Após a entrada do último da fila, o velho ainda permanece fora por algum tempo. Vagarosos, frios, os seus olhos de lince devassam os terrenos que circundam a casa.Passa o portão, fecha-o. Espevitado o candeeiro de minas, as sombras dos homens aquietam-se contra as paredes caiadas.
  • Excerto 4 - Seara de Vento
No casebre, as refeições diárias cedo atenuam o receio de Júlia, as iras de Amanda Carrusca. Todos se mostram agradados, e apenas Mariana teima em contrariar a harmonia estabelecida. Mas as suas razões quebram-se de encontro à realidade de momento: há comida.
Dos ganhos da cada ida à Espanha, o Palma apenas é largo a comprar pólvora e chumbo. Debaixo do catre tem um caixote cheio de cartuchos, sempre renovados, para a caça, no mato, aos coelhos. Descontadas as despesas de alimentação, o resto do dinheiro junta-o para reparar o casebre. No entretanto, levado na maré das esperanças, faz projectos, deita contas à vida. Optimista, esquece queixas e agravos. Esquece até o ódio a Elias Sobral.
  • Excerto 5 - Cerromaior.
Um grito encheu a cadeia.
Num sobressalto, o rapaz ergueu-se da sonolência em que jazia sobre a tarimba e foi até às grades. Alquebrado de torpor, a princípio nada compreendeu. Viu, confusamente, os canteiros cheios de flores, as árvores e, para lá do jardim, o edifício amarelado dos Paços do Concelho.
Mas o grito ainda ecoava, morria aflito e longo.
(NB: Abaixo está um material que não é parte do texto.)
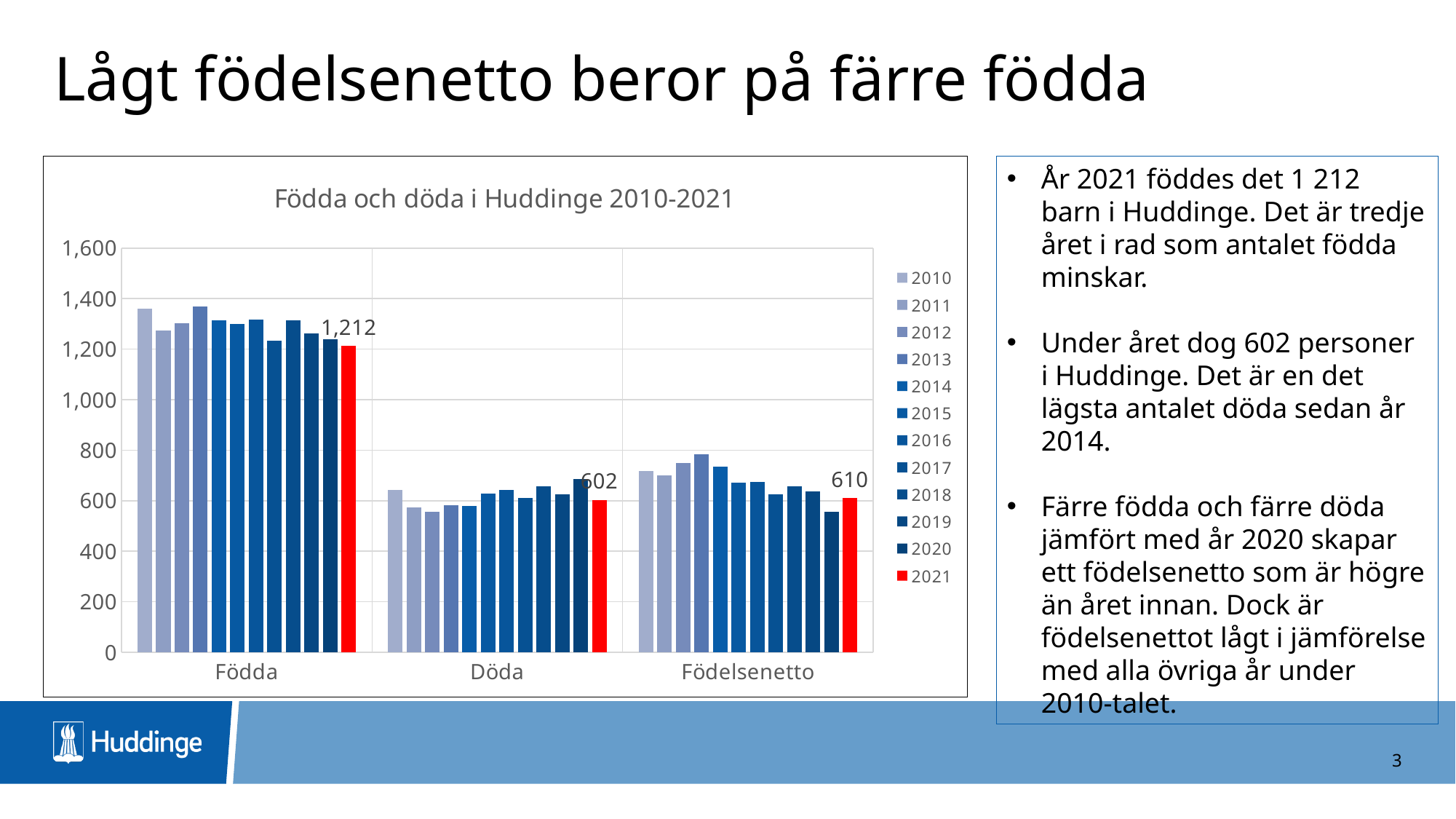
What kind of chart is shown on the slide? Bar chart Which year has the lowest value for Födelsenetto? 2020 How many categories are shown on the x axis? 3 What is the value for Födelsenetto in 2021? 610 What is the title of the chart? Födda och döda i Huddinge 2010-2021 What is the difference between the 2021 values for Födda and Döda? 610 How many series does the legend list? 12 Which is larger in 2021, Döda or Födelsenetto? Födelsenetto Is the value for Födda in 2010 greater or less than 1,200? greater Is the value for Döda in 2012 greater or less than 600? less What is the value for Döda in 2021? 602 What is the value for Födda in 2021? 1,212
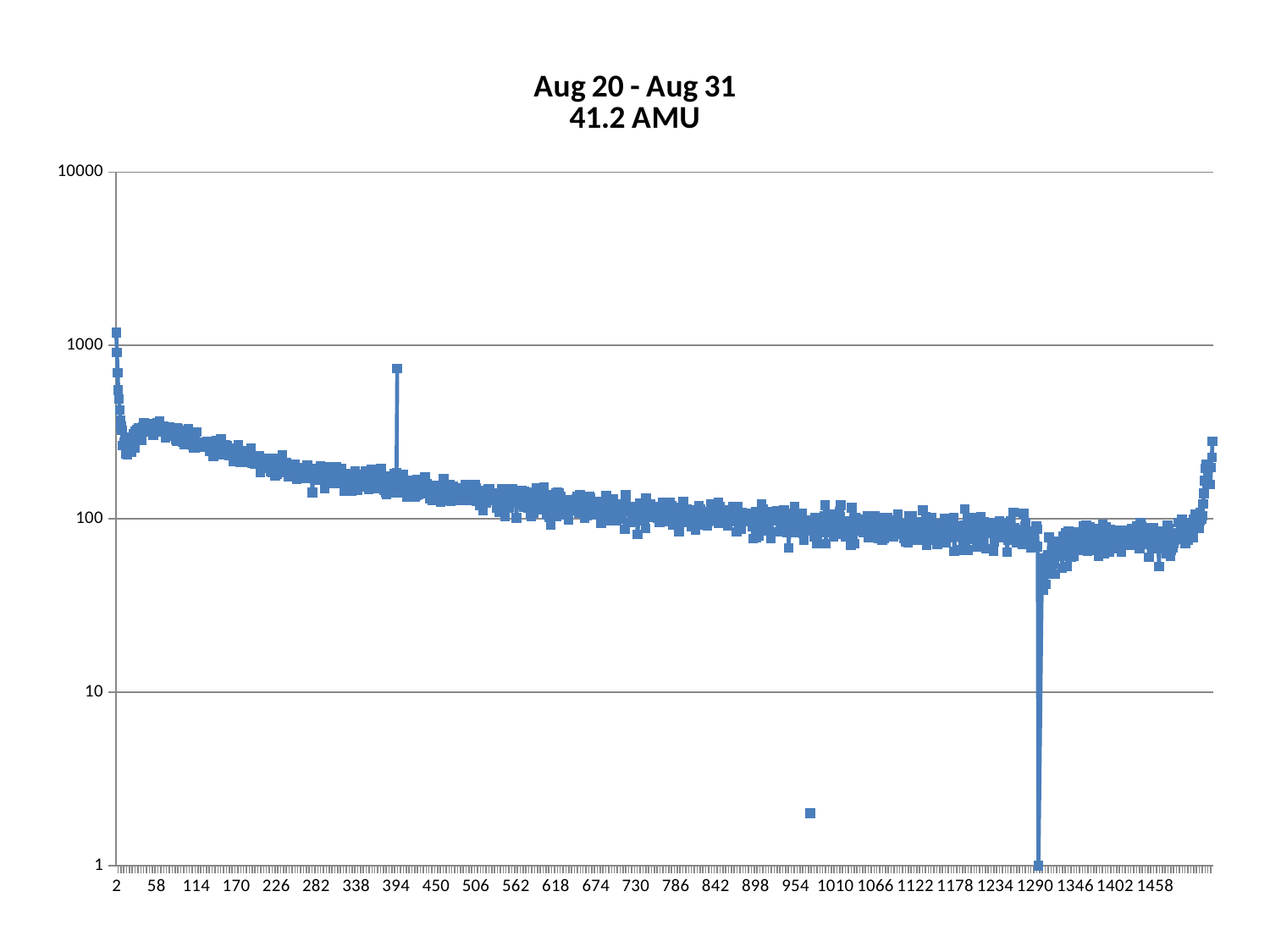
Are the values around x = 842 greater or less than 1000? less Is the value at the sharp dip near x = 1290 greater or less than 10? less Are the values around x = 842 greater or less than 10? greater What kind of chart is shown on the slide? Line chart with markers What is the highest value shown on the y axis? 10000 Do the values generally rise or fall along the x axis between 58 and 1290? Fall What is the title of the chart? Aug 20 - Aug 31 41.2 AMU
Sentiu os homens agitarem-se na cela comum do rés-do-chão e, perto, soltou-se uma voz lamentosa e resignada:
- Cala-te, Dòninha!
Em baixo, de pé sobre o parapeito de uma das janelas, um homem completamente nu, com as mãos escuras enclavinhadas nos varões das grades, voltou a gritar. No corpo mirrado, saliente dos ossos, só as pernas avolumavam ponteadas de buracos negros. E, na cabeça calva, faces lívidas, queixo recuado, os olhos guardavam um terror de demência, dilatados de espanto pelo próprio grito que lhe escancarava a boca.
O rapaz, que se erguera da tarimba, abandonou a janela acordando de vez. Dòninha só gritava de noite, daí a surpresa. Olhou a manta, pensando deitar-se de novo. Mas, como de costume, sempre que ouvia o Dòninha, começou a passear de uma parede a outra. De súbito, o som seco de um corpo que cai sobre uma laje fê-lo parar. Pôs-se à escuta. Empurrou a porta gradeada, e desceu para o rés-do-chão.
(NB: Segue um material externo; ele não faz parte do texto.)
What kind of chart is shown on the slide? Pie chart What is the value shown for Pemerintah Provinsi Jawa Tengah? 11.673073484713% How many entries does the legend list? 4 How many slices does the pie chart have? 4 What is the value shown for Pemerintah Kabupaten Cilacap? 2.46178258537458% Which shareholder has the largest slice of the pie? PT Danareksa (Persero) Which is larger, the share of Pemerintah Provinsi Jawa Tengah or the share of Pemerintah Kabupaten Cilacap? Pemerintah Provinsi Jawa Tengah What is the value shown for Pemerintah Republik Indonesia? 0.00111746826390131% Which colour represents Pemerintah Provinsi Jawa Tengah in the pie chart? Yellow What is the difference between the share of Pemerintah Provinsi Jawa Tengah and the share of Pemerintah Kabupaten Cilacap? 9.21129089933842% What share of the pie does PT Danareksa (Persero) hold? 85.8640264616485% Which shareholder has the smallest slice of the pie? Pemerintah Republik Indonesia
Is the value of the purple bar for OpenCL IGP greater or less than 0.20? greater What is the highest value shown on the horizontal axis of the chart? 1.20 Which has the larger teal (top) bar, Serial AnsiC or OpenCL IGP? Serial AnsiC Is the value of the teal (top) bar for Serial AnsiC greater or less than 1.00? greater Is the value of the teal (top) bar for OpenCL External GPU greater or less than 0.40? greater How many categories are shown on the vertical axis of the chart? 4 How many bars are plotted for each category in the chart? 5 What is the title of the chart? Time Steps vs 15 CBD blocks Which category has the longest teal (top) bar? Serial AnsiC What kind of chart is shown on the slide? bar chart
-Caiu outra vez e rachou a cabeça…? – aventou um preso ao vê-lo passar.
Sem lhe dar resposta, o rapaz continuou o caminho e foi parar junto da porta de uma das celas.
Lá dentro, o homem todo nu estava estirado ao comprido, de costas, pernas e braços abertos, sobre o chão imundo. A mesma expressão apavorada, mas agora baça e fria, abria-lhe os olhos para o teto. Os beiços repuxados mostravam as gengivas amarelas e sem dentes; ao lado da cabeça, alastrava cada vez mais uma mancha de sangue.